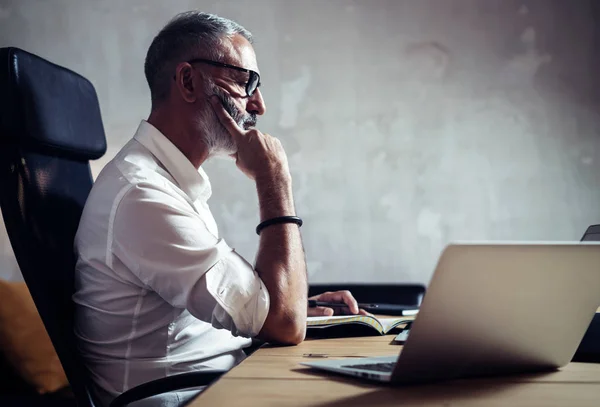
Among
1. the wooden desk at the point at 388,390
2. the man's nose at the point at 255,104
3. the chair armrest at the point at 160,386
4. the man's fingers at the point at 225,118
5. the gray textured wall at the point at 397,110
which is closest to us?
the wooden desk at the point at 388,390

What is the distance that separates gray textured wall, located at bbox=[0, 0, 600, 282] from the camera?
314cm

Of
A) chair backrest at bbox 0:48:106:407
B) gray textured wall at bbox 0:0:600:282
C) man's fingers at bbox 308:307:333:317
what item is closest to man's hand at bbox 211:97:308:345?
man's fingers at bbox 308:307:333:317

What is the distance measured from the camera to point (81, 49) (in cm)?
317

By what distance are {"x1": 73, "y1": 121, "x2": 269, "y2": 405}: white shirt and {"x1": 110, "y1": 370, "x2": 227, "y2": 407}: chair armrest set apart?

· · ·

Convert every line of the material above into a JSON list of strings with one string per line, omitting blank lines and leaving out the pictures.

**In response**
[
  "Among",
  "1. the wooden desk at the point at 388,390",
  "2. the man's nose at the point at 255,104",
  "3. the chair armrest at the point at 160,386",
  "4. the man's fingers at the point at 225,118",
  "5. the gray textured wall at the point at 397,110",
  "which is closest to us?",
  "the wooden desk at the point at 388,390",
  "What is the distance that separates gray textured wall, located at bbox=[0, 0, 600, 282] from the camera?",
  "314cm",
  "Of",
  "A) chair backrest at bbox 0:48:106:407",
  "B) gray textured wall at bbox 0:0:600:282",
  "C) man's fingers at bbox 308:307:333:317",
  "what item is closest to man's hand at bbox 211:97:308:345?",
  "man's fingers at bbox 308:307:333:317",
  "What is the distance measured from the camera to point (81, 49) (in cm)?",
  "317",
  "By what distance are {\"x1\": 73, \"y1\": 121, \"x2\": 269, \"y2\": 405}: white shirt and {\"x1\": 110, \"y1\": 370, \"x2\": 227, \"y2\": 407}: chair armrest set apart?"
]